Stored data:
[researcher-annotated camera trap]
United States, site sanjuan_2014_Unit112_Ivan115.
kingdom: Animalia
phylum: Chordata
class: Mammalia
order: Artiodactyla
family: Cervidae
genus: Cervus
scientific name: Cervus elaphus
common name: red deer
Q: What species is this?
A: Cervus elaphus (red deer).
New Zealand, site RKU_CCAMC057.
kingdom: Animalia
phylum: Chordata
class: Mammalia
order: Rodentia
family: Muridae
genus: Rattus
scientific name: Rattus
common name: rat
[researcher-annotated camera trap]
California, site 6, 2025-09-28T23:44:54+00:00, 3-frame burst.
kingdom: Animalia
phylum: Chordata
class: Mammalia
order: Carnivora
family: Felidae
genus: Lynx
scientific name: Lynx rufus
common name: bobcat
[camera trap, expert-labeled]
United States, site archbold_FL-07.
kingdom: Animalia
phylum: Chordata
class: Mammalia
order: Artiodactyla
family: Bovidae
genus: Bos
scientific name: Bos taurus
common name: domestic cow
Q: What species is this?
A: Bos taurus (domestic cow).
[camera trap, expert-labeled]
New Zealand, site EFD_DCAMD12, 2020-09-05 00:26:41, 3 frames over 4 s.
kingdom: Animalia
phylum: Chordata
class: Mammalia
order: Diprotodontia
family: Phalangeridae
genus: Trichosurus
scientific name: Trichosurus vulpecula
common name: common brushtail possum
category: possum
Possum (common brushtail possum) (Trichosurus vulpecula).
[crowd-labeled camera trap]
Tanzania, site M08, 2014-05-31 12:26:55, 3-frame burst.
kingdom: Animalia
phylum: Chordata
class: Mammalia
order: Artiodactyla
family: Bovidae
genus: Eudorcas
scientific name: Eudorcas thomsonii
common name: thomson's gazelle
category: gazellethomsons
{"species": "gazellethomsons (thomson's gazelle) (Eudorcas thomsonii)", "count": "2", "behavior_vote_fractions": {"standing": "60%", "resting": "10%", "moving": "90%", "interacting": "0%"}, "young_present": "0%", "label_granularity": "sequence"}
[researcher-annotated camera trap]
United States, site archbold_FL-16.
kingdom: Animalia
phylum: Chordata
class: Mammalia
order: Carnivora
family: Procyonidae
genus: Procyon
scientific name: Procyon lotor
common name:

PROMPT
Output all of the records exactly, with nothing omitted.

SOLUTION TO THIS TASK
[researcher-annotated camera trap]
United States, site sanjuan_2014_Unit112_Ivan115.
kingdom: Animalia
phylum: Chordata
class: Mammalia
order: Artiodactyla
family: Cervidae
genus: Cervus
scientific name: Cervus elaphus
common name: red deer
Q: What species is this?
A: Cervus elaphus (red deer).
New Zealand, site RKU_CCAMC057.
kingdom: Animalia
phylum: Chordata
class: Mammalia
order: Rodentia
family: Muridae
genus: Rattus
scientific name: Rattus
common name: rat
[researcher-annotated camera trap]
California, site 6, 2025-09-28T23:44:54+00:00, 3-frame burst.
kingdom: Animalia
phylum: Chordata
class: Mammalia
order: Carnivora
family: Felidae
genus: Lynx
scientific name: Lynx rufus
common name: bobcat
[camera trap, expert-labeled]
United States, site archbold_FL-07.
kingdom: Animalia
phylum: Chordata
class: Mammalia
order: Artiodactyla
family: Bovidae
genus: Bos
scientific name: Bos taurus
common name: domestic cow
Q: What species is this?
A: Bos taurus (domestic cow).
[camera trap, expert-labeled]
New Zealand, site EFD_DCAMD12, 2020-09-05 00:26:41, 3 frames over 4 s.
kingdom: Animalia
phylum: Chordata
class: Mammalia
order: Diprotodontia
family: Phalangeridae
genus: Trichosurus
scientific name: Trichosurus vulpecula
common name: common brushtail possum
category: possum
Possum (common brushtail possum) (Trichosurus vulpecula).
[crowd-labeled camera trap]
Tanzania, site M08, 2014-05-31 12:26:55, 3-frame burst.
kingdom: Animalia
phylum: Chordata
class: Mammalia
order: Artiodactyla
family: Bovidae
genus: Eudorcas
scientific name: Eudorcas thomsonii
common name: thomson's gazelle
category: gazellethomsons
{"species": "gazellethomsons (thomson's gazelle) (Eudorcas thomsonii)", "count": "2", "behavior_vote_fractions": {"standing": "60%", "resting": "10%", "moving": "90%", "interacting": "0%"}, "young_present": "0%", "label_granularity": "sequence"}
[researcher-annotated camera trap]
United States, site archbold_FL-16.
kingdom: Animalia
phylum: Chordata
class: Mammalia
order: Carnivora
family: Procyonidae
genus: Procyon
scientific name: Procyon lotor
common name:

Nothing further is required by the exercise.